Monitoring Memory with torch.cuda
The torch.cuda module offers functions to query memory stats. Use torch.cuda.memory_allocated() and torch.cuda.memory_reserved() to get current usage. torch.cuda.memory_summary() provides a detailed breakdown.
import torch
print(torch.cuda.memory_summary())
This outputs the allocated memory by tensor and the reserved caching allocator pools.
Visualizing Memory with torch.cuda.memory_snapshot()
For a dynamic view, use memory_snapshot() to capture memory events. You can then visualize with tools like torch.utils.tensorboard or custom plots.
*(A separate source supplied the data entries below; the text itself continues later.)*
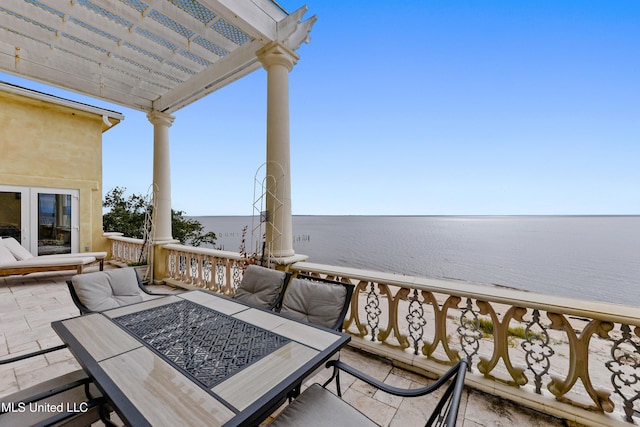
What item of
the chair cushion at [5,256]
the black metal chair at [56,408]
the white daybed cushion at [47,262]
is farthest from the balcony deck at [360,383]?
the chair cushion at [5,256]

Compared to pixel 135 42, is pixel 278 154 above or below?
below

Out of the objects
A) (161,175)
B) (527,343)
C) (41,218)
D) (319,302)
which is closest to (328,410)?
(319,302)

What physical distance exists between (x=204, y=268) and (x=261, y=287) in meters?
2.27

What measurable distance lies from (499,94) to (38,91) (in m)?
16.0

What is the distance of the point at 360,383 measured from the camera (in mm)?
1989

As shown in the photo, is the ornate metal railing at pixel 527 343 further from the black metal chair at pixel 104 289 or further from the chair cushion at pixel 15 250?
the chair cushion at pixel 15 250

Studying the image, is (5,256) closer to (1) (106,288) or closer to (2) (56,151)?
(2) (56,151)

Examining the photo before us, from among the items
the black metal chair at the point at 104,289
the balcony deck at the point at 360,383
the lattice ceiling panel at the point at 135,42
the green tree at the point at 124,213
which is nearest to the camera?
the balcony deck at the point at 360,383

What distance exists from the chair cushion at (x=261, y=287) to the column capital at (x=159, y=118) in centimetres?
A: 403

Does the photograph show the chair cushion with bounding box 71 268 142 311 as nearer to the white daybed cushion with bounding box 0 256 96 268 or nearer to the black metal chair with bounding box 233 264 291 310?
the black metal chair with bounding box 233 264 291 310

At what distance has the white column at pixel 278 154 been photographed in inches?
118

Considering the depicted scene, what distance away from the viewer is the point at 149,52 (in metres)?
3.45

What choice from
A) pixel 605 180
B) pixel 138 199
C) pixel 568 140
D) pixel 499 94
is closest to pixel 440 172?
pixel 568 140

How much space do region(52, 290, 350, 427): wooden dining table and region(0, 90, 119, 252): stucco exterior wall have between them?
22.7ft
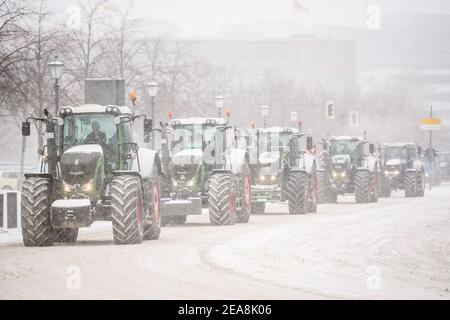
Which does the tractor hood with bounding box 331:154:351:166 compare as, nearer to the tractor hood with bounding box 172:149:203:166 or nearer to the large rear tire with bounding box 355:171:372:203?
the large rear tire with bounding box 355:171:372:203

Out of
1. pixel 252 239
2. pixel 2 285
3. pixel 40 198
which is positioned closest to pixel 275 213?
pixel 252 239

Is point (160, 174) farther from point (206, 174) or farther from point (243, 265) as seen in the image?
point (243, 265)

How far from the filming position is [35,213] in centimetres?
2320

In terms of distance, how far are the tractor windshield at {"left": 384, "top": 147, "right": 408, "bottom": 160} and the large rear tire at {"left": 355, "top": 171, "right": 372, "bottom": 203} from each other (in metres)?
10.6

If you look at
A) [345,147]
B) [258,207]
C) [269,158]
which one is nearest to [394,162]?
[345,147]

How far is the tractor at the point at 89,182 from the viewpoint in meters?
23.2

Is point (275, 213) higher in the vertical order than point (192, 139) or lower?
lower

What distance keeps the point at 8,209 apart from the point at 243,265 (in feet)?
38.1

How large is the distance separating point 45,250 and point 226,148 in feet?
35.0

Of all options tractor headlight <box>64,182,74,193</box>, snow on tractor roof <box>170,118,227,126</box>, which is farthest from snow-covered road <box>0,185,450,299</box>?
snow on tractor roof <box>170,118,227,126</box>

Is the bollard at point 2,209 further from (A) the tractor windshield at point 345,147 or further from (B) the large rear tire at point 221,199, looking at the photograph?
(A) the tractor windshield at point 345,147

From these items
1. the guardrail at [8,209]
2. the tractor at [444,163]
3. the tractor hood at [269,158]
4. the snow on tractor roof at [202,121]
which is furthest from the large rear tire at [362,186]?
the tractor at [444,163]

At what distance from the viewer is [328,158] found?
49844 mm
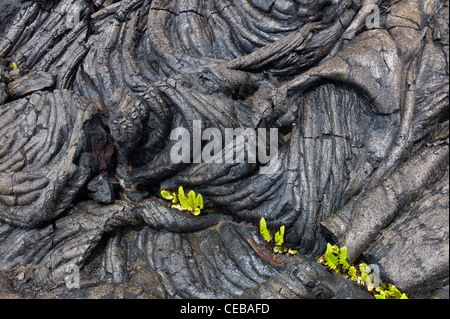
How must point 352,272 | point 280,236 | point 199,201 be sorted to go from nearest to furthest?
point 352,272 → point 280,236 → point 199,201

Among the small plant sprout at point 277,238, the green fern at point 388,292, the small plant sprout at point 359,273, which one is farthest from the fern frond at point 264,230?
the green fern at point 388,292

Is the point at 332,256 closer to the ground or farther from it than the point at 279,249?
farther from it

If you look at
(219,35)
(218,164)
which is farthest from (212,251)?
(219,35)

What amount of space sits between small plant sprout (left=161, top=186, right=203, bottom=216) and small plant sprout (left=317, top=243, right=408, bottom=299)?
1.12 metres

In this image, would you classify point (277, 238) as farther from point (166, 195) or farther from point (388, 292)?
point (166, 195)

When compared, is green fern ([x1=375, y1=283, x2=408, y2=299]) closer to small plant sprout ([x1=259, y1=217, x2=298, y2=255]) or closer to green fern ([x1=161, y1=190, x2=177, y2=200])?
small plant sprout ([x1=259, y1=217, x2=298, y2=255])

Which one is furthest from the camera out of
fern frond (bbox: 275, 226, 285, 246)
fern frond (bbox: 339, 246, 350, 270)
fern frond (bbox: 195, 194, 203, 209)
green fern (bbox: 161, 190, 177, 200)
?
green fern (bbox: 161, 190, 177, 200)

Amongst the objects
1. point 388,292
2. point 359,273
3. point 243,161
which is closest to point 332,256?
point 359,273

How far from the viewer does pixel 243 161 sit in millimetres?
3033

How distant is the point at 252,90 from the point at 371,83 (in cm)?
100

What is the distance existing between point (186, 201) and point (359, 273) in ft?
4.88

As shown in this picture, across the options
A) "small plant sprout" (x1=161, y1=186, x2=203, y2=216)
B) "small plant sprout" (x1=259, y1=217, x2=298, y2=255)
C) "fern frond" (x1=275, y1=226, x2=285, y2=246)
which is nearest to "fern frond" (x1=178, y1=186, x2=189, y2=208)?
"small plant sprout" (x1=161, y1=186, x2=203, y2=216)

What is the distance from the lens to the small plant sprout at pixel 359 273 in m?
2.49

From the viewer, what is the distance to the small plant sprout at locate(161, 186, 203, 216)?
3238 millimetres
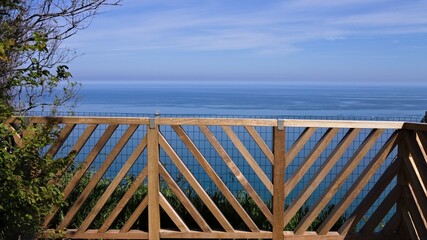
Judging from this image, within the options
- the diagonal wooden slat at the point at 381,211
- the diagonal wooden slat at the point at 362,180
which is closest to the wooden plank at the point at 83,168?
the diagonal wooden slat at the point at 362,180

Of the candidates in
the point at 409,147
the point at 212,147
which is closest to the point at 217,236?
the point at 212,147

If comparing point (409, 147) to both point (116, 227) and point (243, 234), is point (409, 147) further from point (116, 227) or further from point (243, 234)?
point (116, 227)

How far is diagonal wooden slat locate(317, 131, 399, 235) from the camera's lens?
16.8ft

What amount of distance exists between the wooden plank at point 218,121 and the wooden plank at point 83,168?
0.50 m

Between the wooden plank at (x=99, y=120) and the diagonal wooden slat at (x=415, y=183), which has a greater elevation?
the wooden plank at (x=99, y=120)

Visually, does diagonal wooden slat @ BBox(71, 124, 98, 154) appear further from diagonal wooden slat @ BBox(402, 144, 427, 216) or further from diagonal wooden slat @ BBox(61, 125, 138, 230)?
diagonal wooden slat @ BBox(402, 144, 427, 216)

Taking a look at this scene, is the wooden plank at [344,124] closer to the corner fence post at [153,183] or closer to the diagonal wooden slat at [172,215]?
the corner fence post at [153,183]

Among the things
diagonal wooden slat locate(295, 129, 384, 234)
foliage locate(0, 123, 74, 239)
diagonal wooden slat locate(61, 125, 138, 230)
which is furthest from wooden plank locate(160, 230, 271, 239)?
foliage locate(0, 123, 74, 239)

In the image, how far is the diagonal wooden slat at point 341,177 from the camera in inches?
200

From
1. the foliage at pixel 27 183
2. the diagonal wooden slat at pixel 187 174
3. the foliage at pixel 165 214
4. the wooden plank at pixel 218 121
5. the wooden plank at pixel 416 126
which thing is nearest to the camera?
the foliage at pixel 27 183

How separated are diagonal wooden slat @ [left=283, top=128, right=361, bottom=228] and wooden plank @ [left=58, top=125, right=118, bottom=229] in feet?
5.94

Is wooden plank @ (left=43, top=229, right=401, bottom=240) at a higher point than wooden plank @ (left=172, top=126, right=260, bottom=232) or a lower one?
lower

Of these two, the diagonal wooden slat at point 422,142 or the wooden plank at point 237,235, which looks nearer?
the diagonal wooden slat at point 422,142

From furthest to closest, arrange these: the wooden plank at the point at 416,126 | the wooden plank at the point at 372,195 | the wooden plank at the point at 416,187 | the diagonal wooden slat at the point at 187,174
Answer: the wooden plank at the point at 372,195, the diagonal wooden slat at the point at 187,174, the wooden plank at the point at 416,187, the wooden plank at the point at 416,126
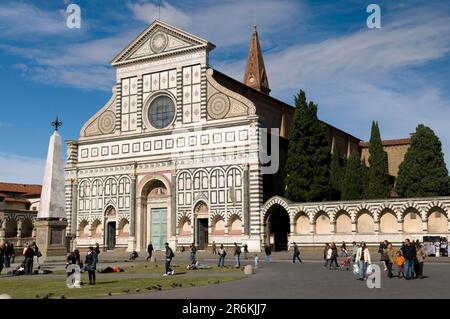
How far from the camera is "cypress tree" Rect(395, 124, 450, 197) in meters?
51.3

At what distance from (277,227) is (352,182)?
8438 millimetres

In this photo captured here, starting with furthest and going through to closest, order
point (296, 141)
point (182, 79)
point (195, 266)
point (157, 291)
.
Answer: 1. point (182, 79)
2. point (296, 141)
3. point (195, 266)
4. point (157, 291)

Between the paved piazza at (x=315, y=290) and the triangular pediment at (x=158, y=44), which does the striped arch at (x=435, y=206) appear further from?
the triangular pediment at (x=158, y=44)

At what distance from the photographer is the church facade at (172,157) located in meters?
49.7

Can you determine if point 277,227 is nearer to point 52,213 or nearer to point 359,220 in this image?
point 359,220

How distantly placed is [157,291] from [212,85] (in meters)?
35.5

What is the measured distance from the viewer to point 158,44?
55.6m

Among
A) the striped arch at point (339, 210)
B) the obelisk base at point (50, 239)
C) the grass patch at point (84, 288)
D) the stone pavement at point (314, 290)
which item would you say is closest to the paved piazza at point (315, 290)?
the stone pavement at point (314, 290)

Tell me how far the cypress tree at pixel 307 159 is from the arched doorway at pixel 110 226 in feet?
60.0

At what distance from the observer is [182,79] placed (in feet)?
177

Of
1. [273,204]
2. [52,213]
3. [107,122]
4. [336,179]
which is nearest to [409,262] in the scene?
[52,213]

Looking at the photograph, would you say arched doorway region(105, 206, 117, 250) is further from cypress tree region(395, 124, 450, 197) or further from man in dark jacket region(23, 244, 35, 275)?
cypress tree region(395, 124, 450, 197)
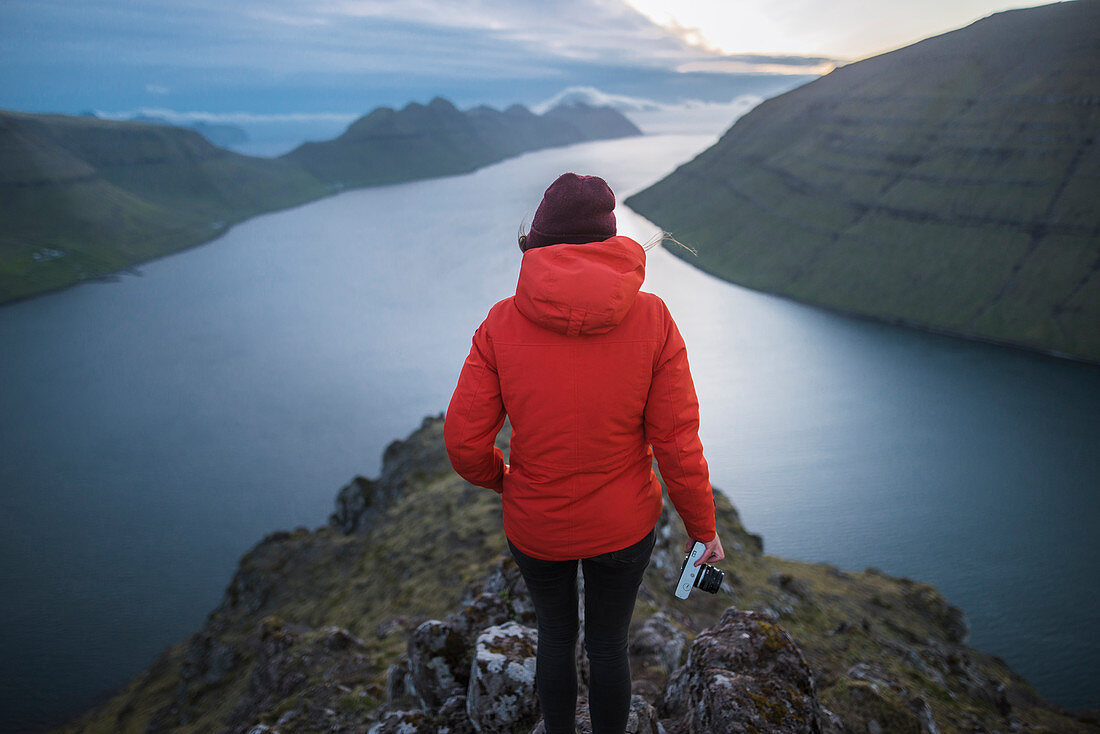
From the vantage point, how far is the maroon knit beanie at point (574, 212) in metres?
2.58

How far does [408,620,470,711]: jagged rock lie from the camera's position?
5.13 metres

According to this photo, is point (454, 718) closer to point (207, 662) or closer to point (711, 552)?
point (711, 552)

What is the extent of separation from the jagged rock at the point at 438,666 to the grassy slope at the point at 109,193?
103895 mm

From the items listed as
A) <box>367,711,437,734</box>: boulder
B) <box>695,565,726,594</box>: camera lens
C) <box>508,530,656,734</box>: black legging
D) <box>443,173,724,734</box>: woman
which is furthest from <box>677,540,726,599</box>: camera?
<box>367,711,437,734</box>: boulder

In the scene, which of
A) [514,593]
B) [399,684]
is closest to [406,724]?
[399,684]

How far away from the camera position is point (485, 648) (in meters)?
4.64

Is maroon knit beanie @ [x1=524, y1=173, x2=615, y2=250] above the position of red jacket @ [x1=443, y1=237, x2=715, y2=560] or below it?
above

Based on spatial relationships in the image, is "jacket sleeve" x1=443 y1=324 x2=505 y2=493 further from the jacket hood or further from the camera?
the camera

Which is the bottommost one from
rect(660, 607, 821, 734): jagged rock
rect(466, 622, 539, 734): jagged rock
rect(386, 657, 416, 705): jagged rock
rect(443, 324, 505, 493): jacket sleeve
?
rect(386, 657, 416, 705): jagged rock

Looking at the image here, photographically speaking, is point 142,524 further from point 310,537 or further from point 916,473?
point 916,473

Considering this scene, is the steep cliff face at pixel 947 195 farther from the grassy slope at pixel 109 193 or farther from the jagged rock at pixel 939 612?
the grassy slope at pixel 109 193

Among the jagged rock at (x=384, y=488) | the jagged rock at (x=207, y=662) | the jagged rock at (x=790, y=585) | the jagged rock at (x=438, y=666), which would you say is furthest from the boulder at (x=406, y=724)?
the jagged rock at (x=384, y=488)

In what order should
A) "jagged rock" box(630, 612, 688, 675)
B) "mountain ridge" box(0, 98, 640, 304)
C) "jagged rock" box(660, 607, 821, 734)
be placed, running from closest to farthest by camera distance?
"jagged rock" box(660, 607, 821, 734) → "jagged rock" box(630, 612, 688, 675) → "mountain ridge" box(0, 98, 640, 304)

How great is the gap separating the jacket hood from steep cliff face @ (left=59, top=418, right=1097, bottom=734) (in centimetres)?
301
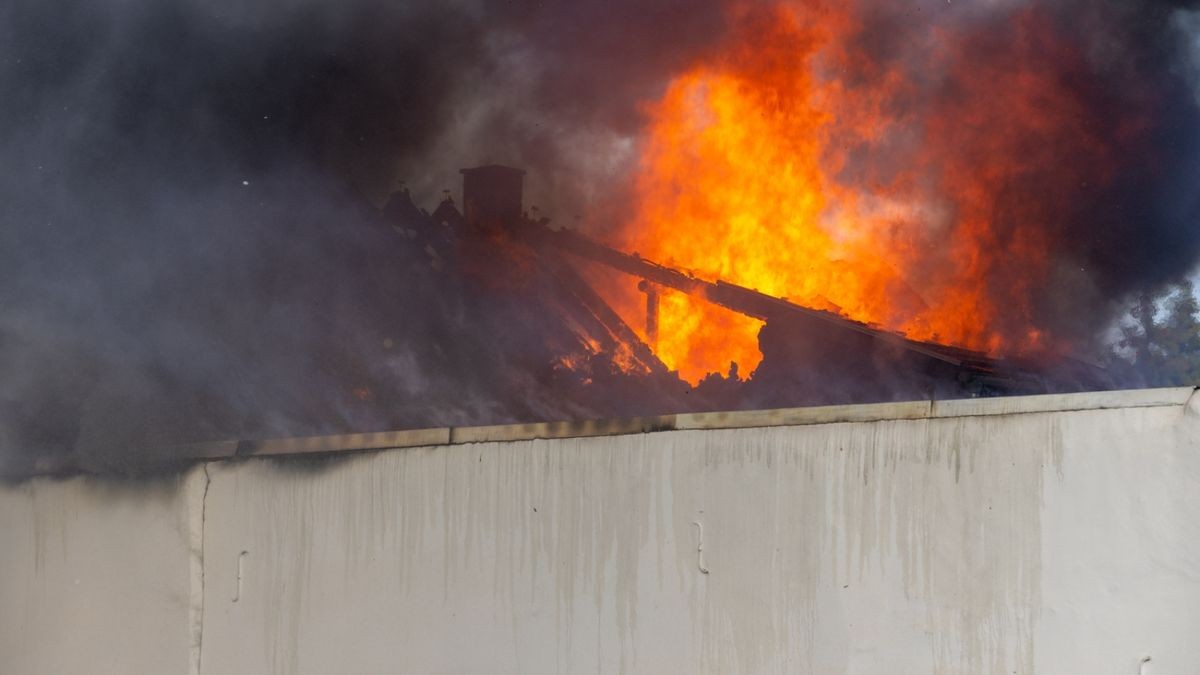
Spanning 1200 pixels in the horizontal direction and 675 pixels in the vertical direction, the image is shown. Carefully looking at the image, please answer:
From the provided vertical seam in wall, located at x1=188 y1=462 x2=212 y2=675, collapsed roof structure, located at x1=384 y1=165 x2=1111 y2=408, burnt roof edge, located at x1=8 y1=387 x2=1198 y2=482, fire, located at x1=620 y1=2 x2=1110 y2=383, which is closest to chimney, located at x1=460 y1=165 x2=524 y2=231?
collapsed roof structure, located at x1=384 y1=165 x2=1111 y2=408

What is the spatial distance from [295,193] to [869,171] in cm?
625

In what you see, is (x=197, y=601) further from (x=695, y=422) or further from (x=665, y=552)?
(x=695, y=422)

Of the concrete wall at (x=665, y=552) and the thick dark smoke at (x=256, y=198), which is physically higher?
the thick dark smoke at (x=256, y=198)

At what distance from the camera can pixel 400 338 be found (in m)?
15.5

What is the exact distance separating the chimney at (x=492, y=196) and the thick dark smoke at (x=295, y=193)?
0.82ft

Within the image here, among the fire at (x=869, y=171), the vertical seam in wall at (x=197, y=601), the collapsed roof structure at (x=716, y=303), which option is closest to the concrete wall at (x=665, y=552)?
the vertical seam in wall at (x=197, y=601)

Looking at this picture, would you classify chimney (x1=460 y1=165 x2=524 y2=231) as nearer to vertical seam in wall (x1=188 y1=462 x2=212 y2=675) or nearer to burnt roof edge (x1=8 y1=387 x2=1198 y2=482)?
burnt roof edge (x1=8 y1=387 x2=1198 y2=482)

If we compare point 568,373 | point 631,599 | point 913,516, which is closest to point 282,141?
point 568,373

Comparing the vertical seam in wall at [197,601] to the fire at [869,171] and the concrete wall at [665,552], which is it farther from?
the fire at [869,171]

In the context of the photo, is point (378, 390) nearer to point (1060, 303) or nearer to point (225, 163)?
point (225, 163)

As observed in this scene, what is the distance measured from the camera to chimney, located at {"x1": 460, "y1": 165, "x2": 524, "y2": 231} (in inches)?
616

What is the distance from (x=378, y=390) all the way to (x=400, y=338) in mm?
888

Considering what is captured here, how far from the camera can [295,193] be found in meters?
14.5

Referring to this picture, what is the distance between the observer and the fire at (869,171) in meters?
13.7
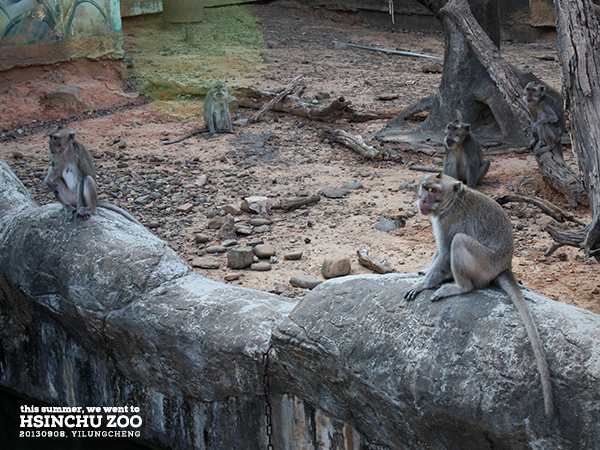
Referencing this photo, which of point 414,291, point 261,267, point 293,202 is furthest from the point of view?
point 293,202

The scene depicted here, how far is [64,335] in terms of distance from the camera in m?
5.80

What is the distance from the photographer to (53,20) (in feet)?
45.3

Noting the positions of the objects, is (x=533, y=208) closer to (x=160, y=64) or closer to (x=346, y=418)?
(x=346, y=418)

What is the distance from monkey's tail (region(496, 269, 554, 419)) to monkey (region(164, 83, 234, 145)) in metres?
9.24

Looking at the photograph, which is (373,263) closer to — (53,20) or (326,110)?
(326,110)

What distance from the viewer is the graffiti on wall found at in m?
13.2

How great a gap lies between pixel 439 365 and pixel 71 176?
410 cm

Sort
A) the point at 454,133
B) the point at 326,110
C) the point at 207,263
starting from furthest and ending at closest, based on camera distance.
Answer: the point at 326,110 < the point at 454,133 < the point at 207,263

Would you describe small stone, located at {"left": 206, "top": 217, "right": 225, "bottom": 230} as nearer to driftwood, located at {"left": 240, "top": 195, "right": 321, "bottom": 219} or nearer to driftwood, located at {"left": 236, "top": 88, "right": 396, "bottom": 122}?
driftwood, located at {"left": 240, "top": 195, "right": 321, "bottom": 219}

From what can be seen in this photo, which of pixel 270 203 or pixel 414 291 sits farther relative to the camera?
pixel 270 203

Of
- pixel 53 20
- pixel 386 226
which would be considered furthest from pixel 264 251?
pixel 53 20

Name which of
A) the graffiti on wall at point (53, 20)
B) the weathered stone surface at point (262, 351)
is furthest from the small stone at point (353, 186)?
the graffiti on wall at point (53, 20)

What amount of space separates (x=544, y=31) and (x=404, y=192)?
13.6 meters

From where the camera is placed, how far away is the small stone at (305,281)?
667cm
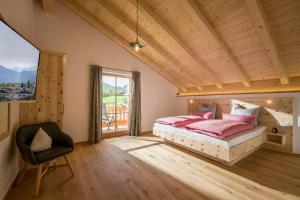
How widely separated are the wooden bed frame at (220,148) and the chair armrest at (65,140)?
221 cm

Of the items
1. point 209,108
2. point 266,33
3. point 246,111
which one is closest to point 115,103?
point 209,108

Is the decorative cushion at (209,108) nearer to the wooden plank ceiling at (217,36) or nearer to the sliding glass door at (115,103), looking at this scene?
the wooden plank ceiling at (217,36)

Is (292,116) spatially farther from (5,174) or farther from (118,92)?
(5,174)

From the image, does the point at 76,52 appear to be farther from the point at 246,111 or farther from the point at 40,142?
the point at 246,111

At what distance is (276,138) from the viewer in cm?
349

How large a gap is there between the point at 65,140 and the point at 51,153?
0.37 m

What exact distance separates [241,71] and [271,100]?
99 centimetres

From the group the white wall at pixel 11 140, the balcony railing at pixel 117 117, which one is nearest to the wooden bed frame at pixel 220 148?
the balcony railing at pixel 117 117

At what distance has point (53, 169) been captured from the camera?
2.55m

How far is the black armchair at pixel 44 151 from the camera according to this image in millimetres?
1912

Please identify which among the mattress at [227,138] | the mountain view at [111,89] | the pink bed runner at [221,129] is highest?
the mountain view at [111,89]

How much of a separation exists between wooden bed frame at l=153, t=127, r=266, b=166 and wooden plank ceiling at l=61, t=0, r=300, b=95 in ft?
4.94

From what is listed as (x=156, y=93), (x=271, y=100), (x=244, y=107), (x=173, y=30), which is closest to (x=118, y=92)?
(x=156, y=93)

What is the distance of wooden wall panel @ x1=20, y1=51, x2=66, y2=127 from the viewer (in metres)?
2.53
Using torch.cuda.set_per_process_memory_fraction()
To limit memory usage, set a fraction of total GPU memory. This helps prevent OOM errors.
torch.cuda.set_per_process_memory_fraction(0.8) # use 80% of total
Practical Tips
- Use
delto free tensors explicitly. - Run
torch.cuda.empty_cache()to release unused memory (but note it may impact performance). - Profile with PyTorch Profiler to see operator memory.
By combining these tools, you can gain deep insight into GPU memory behavior and write more efficient code.